2.12. Korneliusz Knot

139 14 19
                                    

Czwórka przyjaciół wiedziała od dawna, że Hagrid odczuwa nietypowy pociąg do wielkich i strasznych stworzeń. Można to stwierdzić po jego trójgłowym psie, którego nawał Puszek, lub po jego próbie wychowania smoka w jego małej chatce.

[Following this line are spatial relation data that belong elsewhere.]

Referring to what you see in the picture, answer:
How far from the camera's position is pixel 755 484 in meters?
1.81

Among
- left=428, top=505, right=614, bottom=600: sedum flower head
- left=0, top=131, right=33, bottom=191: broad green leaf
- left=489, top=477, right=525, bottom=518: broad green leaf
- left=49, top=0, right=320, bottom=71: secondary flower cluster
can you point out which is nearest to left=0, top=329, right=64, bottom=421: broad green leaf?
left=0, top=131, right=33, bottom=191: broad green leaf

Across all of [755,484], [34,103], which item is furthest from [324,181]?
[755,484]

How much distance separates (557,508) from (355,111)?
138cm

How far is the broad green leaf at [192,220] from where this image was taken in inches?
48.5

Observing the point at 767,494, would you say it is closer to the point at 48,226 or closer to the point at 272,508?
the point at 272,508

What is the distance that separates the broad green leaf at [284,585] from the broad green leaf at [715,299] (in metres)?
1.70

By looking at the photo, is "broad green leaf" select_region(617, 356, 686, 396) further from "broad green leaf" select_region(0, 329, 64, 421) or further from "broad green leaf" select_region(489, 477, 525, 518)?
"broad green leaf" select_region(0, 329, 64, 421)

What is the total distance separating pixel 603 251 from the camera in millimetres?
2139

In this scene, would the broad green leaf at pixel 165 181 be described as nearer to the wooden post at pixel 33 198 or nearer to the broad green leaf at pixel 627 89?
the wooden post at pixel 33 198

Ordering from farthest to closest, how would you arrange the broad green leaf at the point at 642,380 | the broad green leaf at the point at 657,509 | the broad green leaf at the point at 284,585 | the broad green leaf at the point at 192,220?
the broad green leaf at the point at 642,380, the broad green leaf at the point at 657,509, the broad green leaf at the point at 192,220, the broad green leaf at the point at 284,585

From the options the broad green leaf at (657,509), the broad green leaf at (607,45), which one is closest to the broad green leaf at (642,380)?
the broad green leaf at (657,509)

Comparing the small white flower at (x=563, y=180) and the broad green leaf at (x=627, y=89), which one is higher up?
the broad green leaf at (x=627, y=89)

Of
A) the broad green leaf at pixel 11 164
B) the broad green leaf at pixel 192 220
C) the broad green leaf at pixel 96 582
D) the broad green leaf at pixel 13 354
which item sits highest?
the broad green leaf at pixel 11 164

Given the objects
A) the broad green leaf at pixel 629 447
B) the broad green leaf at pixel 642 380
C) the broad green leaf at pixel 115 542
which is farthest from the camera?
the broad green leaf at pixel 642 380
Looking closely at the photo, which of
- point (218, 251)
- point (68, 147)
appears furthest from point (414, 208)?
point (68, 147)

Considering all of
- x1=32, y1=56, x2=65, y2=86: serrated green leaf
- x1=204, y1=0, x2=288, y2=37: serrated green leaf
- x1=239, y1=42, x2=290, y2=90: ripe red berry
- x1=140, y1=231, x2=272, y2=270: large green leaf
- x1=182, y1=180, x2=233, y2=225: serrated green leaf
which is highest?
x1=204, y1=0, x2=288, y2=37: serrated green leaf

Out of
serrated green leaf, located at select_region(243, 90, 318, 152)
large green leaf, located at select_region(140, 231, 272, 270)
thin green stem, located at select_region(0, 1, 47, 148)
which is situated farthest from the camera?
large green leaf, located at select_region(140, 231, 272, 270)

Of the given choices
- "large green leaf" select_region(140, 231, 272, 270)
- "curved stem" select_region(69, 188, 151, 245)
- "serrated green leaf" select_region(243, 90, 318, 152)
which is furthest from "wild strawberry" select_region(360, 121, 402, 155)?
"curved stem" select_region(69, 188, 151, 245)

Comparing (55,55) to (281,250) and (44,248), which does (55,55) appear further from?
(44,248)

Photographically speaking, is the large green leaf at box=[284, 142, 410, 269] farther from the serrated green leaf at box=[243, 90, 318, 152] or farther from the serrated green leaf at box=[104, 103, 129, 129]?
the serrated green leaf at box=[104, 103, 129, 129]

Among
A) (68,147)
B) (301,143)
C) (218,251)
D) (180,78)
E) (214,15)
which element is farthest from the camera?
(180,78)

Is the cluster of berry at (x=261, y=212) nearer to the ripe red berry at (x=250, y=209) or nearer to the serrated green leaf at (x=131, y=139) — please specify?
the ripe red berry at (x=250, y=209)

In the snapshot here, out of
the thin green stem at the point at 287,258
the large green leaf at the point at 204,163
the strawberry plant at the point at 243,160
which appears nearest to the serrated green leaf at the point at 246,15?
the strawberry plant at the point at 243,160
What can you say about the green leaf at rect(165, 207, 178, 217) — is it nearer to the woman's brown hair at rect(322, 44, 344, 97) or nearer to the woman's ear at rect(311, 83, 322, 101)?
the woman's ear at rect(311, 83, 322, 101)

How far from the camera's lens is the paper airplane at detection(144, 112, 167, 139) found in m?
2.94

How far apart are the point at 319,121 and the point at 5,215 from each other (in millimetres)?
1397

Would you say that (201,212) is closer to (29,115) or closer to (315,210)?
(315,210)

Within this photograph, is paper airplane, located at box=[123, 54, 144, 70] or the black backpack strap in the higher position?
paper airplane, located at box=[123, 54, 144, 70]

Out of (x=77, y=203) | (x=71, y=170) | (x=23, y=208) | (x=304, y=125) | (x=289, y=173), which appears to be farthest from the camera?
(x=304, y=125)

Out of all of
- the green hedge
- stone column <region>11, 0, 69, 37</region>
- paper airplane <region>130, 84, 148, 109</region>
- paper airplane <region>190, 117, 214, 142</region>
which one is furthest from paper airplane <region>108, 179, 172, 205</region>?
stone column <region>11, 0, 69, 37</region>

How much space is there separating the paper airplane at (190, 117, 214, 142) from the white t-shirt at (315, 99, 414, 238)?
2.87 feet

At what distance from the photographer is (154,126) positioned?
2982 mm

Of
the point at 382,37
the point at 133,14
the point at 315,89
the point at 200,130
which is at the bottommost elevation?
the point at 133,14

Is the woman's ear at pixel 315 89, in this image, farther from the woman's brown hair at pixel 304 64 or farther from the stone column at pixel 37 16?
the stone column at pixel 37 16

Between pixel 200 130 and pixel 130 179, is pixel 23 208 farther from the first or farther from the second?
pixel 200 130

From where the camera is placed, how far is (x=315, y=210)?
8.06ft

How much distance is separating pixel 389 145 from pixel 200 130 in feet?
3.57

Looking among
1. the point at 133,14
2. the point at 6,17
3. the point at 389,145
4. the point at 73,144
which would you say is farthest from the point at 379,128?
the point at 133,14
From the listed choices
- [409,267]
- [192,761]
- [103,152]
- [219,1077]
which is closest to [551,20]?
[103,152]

Chyba można było się spodziewać, że dla młodego Hagrida wielki, straszny potwór był obiektem zainteresowań. Prawdopodobnie uznał za nieludzkie trzymanie takiego słodziaka pod kluczem, więc postanowił wyprowadzić go na spacer. 

Olivia potrafiła wyobrazić sobie trzynastoletniego Hagrida z takim krwiożerczym potworem na smyczy. Mimo tego, nie mogła uwierzyć w to. Nie była w stanie uwierzyć w to, że Hagrid kogoś zabił, nawet nieświadomie. Czy żałowała, że odkryła wspomnienie Toma Riddle'a? 

Olivia sama tego nie wiedziała. Miała mnóstwo rzeczy, które można było przemyślać w nieskończoność, doszła jeszcze jedna.

Gdy tylko Hermiona usłyszała słowa "Hagrid otworzył Komnatę", zamurowało ją, a po chwili wyszła z pokoju. Okazało się, że obudziła chłopaków. Razem usiedli przy kominku w pustym Pokoju Wspólnym.

Harry, Ron i Hermiona po raz kolejny poprosili ją tej nocy o powtórzenie historii. 

— Riddle mógł złapać nie tą osobę — powiedziała Hermiona. — Może jakiś inny potwór atakował ludzi...

— A ile, według ciebie, w tym zamku jest potworów? — zapytał Ron.

— Od dawna wiemy, że Hagrida wyrzucono ze szkoły — tłumaczył Harry. — Gdy złapali Hagrida, ataki musiały ustąpić, bo Riddle nie dostał by nagrody. 

Ron spróbował od innej strony.

— Ten Riddle bardzo przypomina Percy'ego...Kto go prosił, żeby wyszpiegował Hagrida i złapał go na gorącym uczynku?

— Ron, przecież ten potwór kogoś zabił... — jęknęła Hermiona. 

— No i jakby zamknięto szkołę, Riddle miałby wrócić do jakiegoś mugolskiego sierocińca — wymieniał Harry. — Wcale się nie dziwie, że chciał zostać...

Olivia słuchała ich uważnie w milczeniu. Nie chciało się jej w to wierzyć, bo to nie było możliwe. 

— Harry... Spotkałeś Hagrida na ulicy Śmiertelnego Nokturnu, prawda?

— Kupował coś na ślimaki, które zżerały mu kapustę — odpowiedział szybko Harry.

Przez jakiś czas wszyscy milczeli. W końcu Hermiona zadała najbardziej oczywiste pytanie:

— Czy nie uważacie, że powinniśmy iść do Hagrida i z nim porozmawiać? 

— To będą wesołe odwiedziny, no nie? — westchnęła Olivia. — Cześć, Hagrid, zabiłeś może dziewczynkę, pięćdziesiąt lat temu, przewodziłeś potworem i wróciłeś do dawnego fachu?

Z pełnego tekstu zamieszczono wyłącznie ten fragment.